Dunkerley points out that Russia's media are awash in a corrupt culture of paid-for news stories that are literally propaganda masquerading as news. Few news outlets, he says, are free to tell the whole truth. They are instead subjugated by businessmen, governors, mayors, and natural resource monopolies controlled by the state. They put money into the loss-making media companies in return for an opportunity to color the news in their own favor. According to Dunkerley, the present media constitute a pluralistic but conscripted press, hardly a free press. That makes it difficult for voters to make informed choices among candidates, and leaves them without the aid of a Fourth Estate in exercising vigilance over their government.
Medvedev has ambitions for developing Russia's information technology. But, as Dunkerley observes, the new technology may succumb to the old garbage-in garbage-out phenomenon unless the media are reformed.
Dunkerley reports that the Russian people recognize that their media have not been serving their needs and interests for a long time. They've reported a desire for a return to censorship rather than a continuation of the current nonsense. Dunkerley suggests that cleaning up the corruption would be a more productive way of responding to that popular mandate.
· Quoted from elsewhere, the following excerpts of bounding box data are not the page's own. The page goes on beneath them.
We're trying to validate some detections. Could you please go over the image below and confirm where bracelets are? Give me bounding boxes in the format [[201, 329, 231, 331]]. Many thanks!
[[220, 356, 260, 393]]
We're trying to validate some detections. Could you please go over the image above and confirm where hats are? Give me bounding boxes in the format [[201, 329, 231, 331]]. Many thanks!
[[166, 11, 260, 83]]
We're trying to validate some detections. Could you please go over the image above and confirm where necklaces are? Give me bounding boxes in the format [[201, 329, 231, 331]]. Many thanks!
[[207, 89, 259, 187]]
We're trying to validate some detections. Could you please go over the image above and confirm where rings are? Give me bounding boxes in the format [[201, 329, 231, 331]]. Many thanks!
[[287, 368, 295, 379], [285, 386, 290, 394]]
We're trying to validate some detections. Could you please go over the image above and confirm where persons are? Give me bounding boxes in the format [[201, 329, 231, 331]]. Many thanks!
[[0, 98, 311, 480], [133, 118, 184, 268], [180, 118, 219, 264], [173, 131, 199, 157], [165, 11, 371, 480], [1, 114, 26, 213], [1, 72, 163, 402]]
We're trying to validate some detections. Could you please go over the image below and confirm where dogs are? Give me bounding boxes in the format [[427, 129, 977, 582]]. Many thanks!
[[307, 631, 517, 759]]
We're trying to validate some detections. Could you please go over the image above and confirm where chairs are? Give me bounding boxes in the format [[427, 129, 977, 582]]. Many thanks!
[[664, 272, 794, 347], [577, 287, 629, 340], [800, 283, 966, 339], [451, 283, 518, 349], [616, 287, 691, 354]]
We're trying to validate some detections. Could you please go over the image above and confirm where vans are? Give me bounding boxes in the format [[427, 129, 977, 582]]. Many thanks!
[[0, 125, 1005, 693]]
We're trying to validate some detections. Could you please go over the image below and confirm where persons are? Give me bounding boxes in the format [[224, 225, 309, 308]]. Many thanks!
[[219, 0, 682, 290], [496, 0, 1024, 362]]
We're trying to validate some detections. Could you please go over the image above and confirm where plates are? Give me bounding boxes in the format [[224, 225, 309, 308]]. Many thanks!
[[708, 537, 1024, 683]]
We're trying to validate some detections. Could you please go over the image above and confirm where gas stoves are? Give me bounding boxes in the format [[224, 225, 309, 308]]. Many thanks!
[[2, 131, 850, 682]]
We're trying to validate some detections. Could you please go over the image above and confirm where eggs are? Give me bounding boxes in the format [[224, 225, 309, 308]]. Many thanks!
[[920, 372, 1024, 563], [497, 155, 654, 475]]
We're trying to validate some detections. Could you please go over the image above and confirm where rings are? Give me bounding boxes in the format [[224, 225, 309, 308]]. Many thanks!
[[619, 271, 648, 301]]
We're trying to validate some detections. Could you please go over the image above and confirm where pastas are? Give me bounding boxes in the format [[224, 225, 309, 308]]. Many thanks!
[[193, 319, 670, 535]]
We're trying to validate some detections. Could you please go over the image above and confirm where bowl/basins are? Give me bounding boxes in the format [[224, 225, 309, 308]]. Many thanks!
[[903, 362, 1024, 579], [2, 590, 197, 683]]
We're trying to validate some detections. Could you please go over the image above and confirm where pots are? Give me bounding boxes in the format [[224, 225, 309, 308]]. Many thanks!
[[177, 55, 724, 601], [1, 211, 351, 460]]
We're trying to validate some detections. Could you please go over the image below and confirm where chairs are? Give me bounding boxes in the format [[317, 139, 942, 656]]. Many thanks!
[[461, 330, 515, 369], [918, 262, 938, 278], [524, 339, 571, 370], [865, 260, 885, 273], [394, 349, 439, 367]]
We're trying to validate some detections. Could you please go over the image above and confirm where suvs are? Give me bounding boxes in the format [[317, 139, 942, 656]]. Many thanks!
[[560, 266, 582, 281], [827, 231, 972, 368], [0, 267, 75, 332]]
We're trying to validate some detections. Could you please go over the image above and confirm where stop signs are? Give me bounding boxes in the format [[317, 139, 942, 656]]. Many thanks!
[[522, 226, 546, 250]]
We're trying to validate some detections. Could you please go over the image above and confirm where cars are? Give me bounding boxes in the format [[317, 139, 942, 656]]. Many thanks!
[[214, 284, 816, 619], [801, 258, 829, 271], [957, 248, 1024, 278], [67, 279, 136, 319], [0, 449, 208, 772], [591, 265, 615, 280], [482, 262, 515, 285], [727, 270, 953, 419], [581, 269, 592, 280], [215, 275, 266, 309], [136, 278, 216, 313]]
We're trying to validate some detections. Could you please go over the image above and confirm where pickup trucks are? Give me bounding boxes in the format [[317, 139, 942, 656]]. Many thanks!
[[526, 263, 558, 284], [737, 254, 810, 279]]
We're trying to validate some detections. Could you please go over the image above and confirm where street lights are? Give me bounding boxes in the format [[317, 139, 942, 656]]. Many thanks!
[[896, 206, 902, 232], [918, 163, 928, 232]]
To resolve Medvedev's media dilemma, Dunkerley offers a simple, two-step prescription:
Step 1: Get the government out of the media business. Its role in the well-documented corrupt business culture that dominates the media casts a dark shadow upon Medvedev's vision for a less corrupt Russia.
Step 2. Clean up the other corruption in the media. Dunkerley analogizes, "When a consumer buys a bag of potatoes, he doesn't want to find that the bag is also full of garbage. Similarly, when Russians watch news broadcasts, they deserve not to have the news intermixed with disguised propaganda."
Dunkerley concludes that paid-for news content makes Russia's media a megaphone for corruption. He points out that kicking off an anti-corruption campaign with the media sector would touch every citizen and every segment of commerce. That would be a strong start, he says.